Sejenak, Asa tenggelam dalam dunianya sendiri. Anak perempuan itu bahkan sampai tak mendengar pengumuman dari Bu Enden yang mengambil alih mikrofon di panggung. "Anak-anakku semua, pada pagi yang cerah ini, Ibu akan mengumumkan hasil peraihan nilai dan peringkat UTS kemarin."
Oh, benar. Persatas memang selalu melaporkan perkembangan siswa walau hanya penilaian tengah semester. Asa mengepalkan tangannya kuat-kuat. "Diam, deh. Atau nanti dibikin diam sama hasil nilai UTS aku yang lebih tinggi!"
Sayangnya, kalimat Asa malah menyerang dirinya sendiri. Bu Enden mengumumkan peraihan peringkat di setiap angkatan. Alfis dan agen MS lainnya jelas sekali menguasai empat besar. Sementara Asa ....

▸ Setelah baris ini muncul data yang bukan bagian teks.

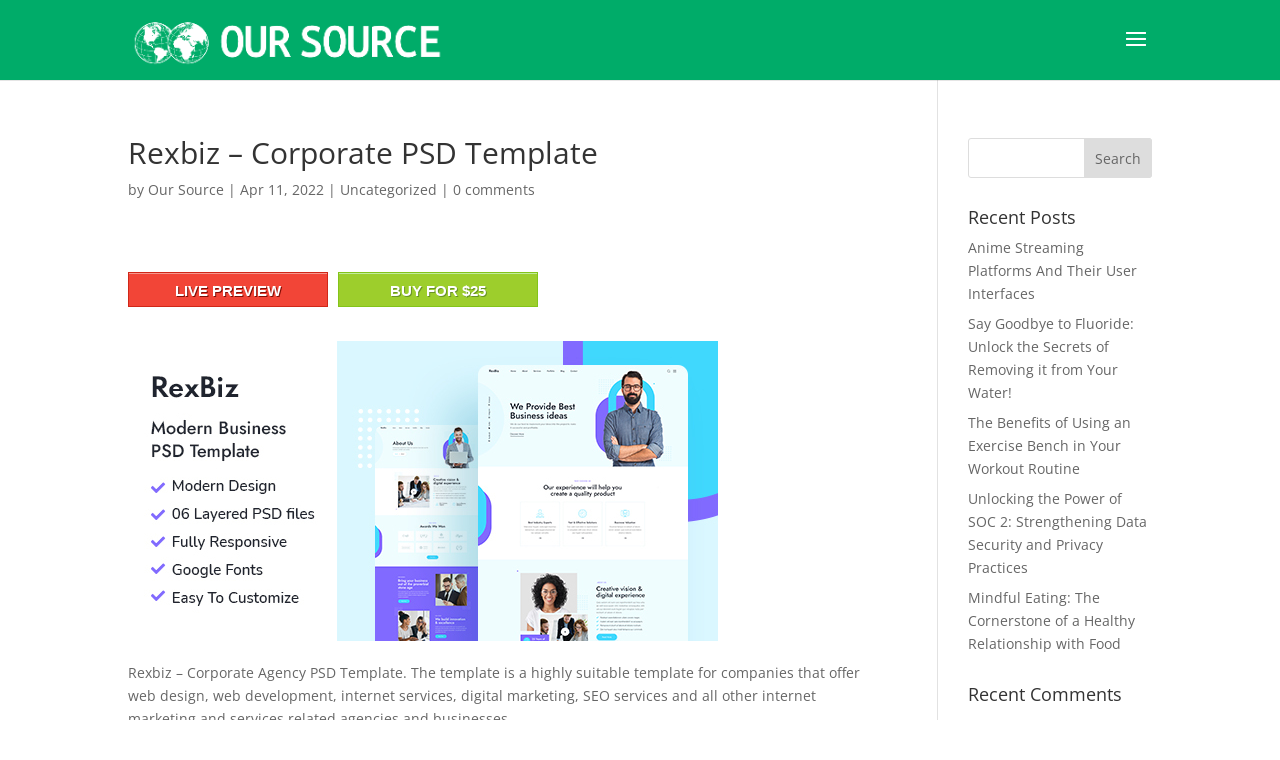

--- FILE ---
content_type: text/html; charset=utf-8
request_url: https://www.google.com/recaptcha/api2/aframe
body_size: 267
content:
<!DOCTYPE HTML><html><head><meta http-equiv="content-type" content="text/html; charset=UTF-8"></head><body><script nonce="hDuTJYVPoT4NjnbrYxMg1g">/** Anti-fraud and anti-abuse applications only. See google.com/recaptcha */ try{var clients={'sodar':'https://pagead2.googlesyndication.com/pagead/sodar?'};window.addEventListener("message",function(a){try{if(a.source===window.parent){var b=JSON.parse(a.data);var c=clients[b['id']];if(c){var d=document.createElement('img');d.src=c+b['params']+'&rc='+(localStorage.getItem("rc::a")?sessionStorage.getItem("rc::b"):"");window.document.body.appendChild(d);sessionStorage.setItem("rc::e",parseInt(sessionStorage.getItem("rc::e")||0)+1);localStorage.setItem("rc::h",'1768399951595');}}}catch(b){}});window.parent.postMessage("_grecaptcha_ready", "*");}catch(b){}</script></body></html>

Di luar tiga besar, peraihan peringkat siswa lainnya tidak disebutkan. Karena itulah, Asa perlu mengecek file yang dikirimkan Pak Prana mengenai hasil UTS mereka. Jiwa Asa seolah tersirap seutuhnya ketika mendapati dua digit di kolom peringkat sebelah namanya.
Tak lagi soal bait-bait asa yang terkandung dalam namanya, kini Asa benar-benar merasakan dunianya perlahan runtuh dan berakhir sebagai tak lebih dari selaksa asa tak terlaksana.